==== Teks yang Disediakan

MTI dan Pakar Ungkap Persoalan Mendasar Sulitnya Selesaikan Persoalan ODOL
Penyelesaian masalah Over Dimension Overload (ODOL) atau kendaraan bermuatan berat hingga kini belum juga menemukan solusinya. Ada beberapa persoalan mendasar yang menjadi perhatian pemerintah sebelum menerapkan Zero ODOL. Apabila itu tidak dibenahi, maka persoalan ODOL diperkirakan akan terus terjadi. Ketua Masyarakat Transportasi Indonesia (MTI) Agus Taufik Mulyono mengatakan, salah satu masalah yang harus diselesaikan pemerintah adalah status dan fungsi jalan yang masih karut-marut serta tidak jelas.
Ketika mengangkut barang dari pabrik ke tempat tujuannya, truk-truk tersebut akan melewati jalan yang statusnya beda, mulai jalan desa, kabupaten, kota, provinsi, dan arteri (nasional). “Hal tersebut merupakan problem klasik yang belum diselesaikan hingga saat ini,” ujar Agus, Minggu (24/11/2024). Saat melalui jalan yang berbeda-beda, truk-truk itu tidak mungkin akan menurunkan barang-barang bawaannya saat akan pindah jalan. Apalagi saat membongkar muatannya dibutuhkan yang namanya terminal handling sebagai tempat mengumpulkan barang-barang yang kelebihan muat.

========

▶ **Soal yang Dikerjakan**:
Tuliskan kembali tanpa perubahan bagian teks tentang persoalan ODOL mulai dari "MTI dan Pakar" sampai dengan "serta tidak jelas.", termasuk kata-kata terakhir tersebut. Data ini diambil dari sumber lain, bukan dari teks tentang persoalan ODOL.

==== Daftar Data

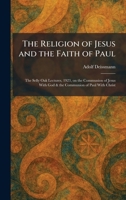 The Religion of Jesus and the Faith of Paul: The Selly Oak Lectures, 1923, on the Communion of Jesus With God & the Communion of Paul With Christ 1025944631 Book Cover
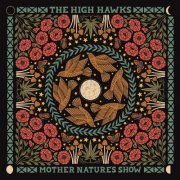 The High Hawks - Mother Nature's Show (2024)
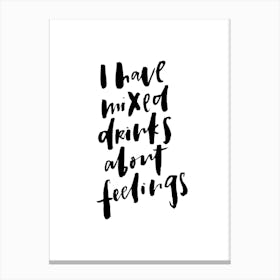 I Have Mixed Drinks Canvas Print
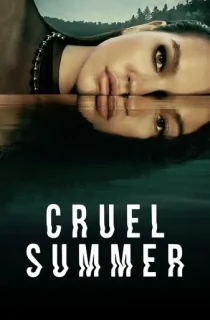 Cruel Summer (Season 1-2) [S02E06 Added] {English With Subtitles} WeB-DL 720p [300MB] || 1080p [2GB]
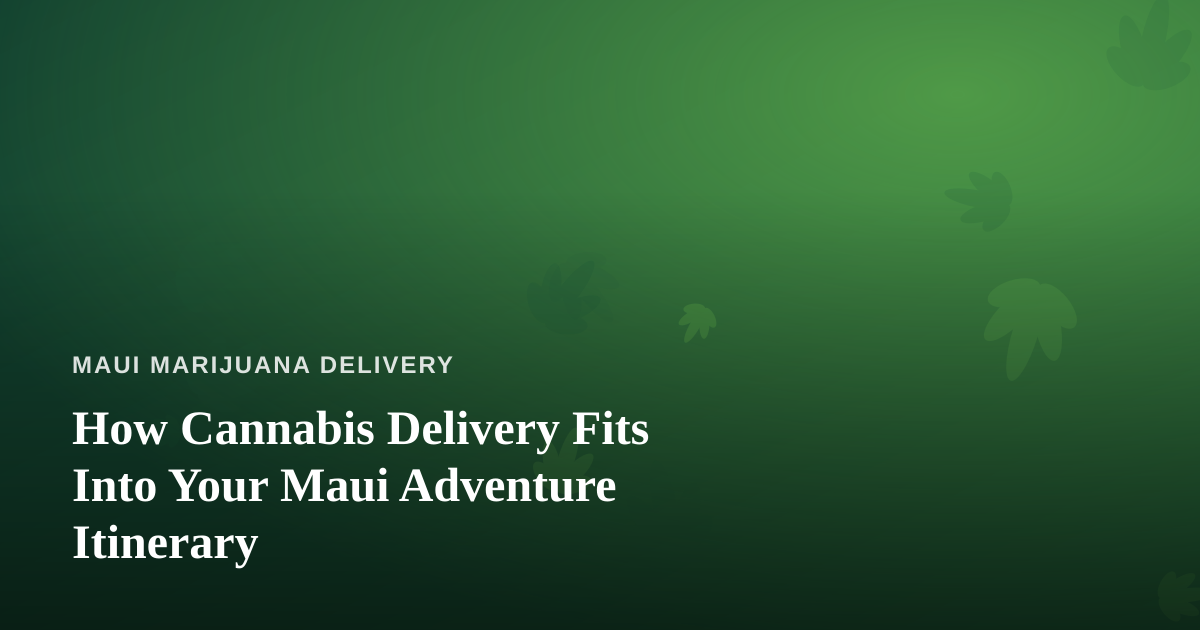 How Cannabis Delivery Fits Into Your Maui Adventure Itinerary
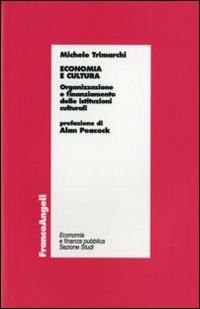 Economia e cultura. Organizzazione e finanziamento delle istituzioni culturali - Michele Trimarchi - copertina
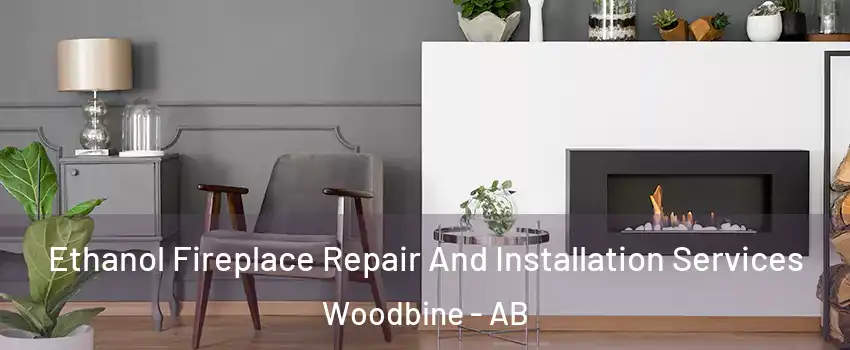  Ethanol Fireplace Repair And Installation Services Woodbine - AB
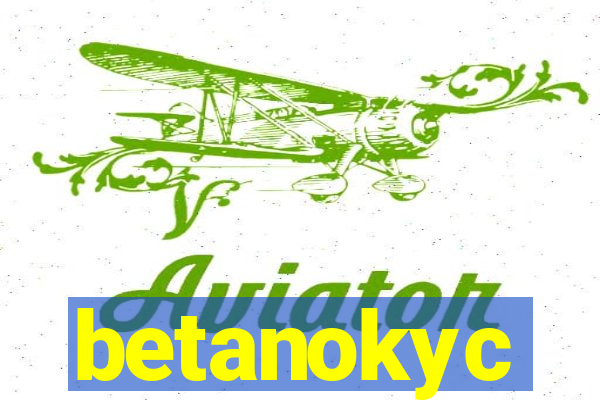 betanokyc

========

▶ **Jawaban Latihan**:
MTI dan Pakar Ungkap Persoalan Mendasar Sulitnya Selesaikan Persoalan ODOL
Penyelesaian masalah Over Dimension Overload (ODOL) atau kendaraan bermuatan berat hingga kini belum juga menemukan solusinya. Ada beberapa persoalan mendasar yang menjadi perhatian pemerintah sebelum menerapkan Zero ODOL. Apabila itu tidak dibenahi, maka persoalan ODOL diperkirakan akan terus terjadi. Ketua Masyarakat Transportasi Indonesia (MTI) Agus Taufik Mulyono mengatakan, salah satu masalah yang harus diselesaikan pemerintah adalah status dan fungsi jalan yang masih karut-marut serta tidak jelas.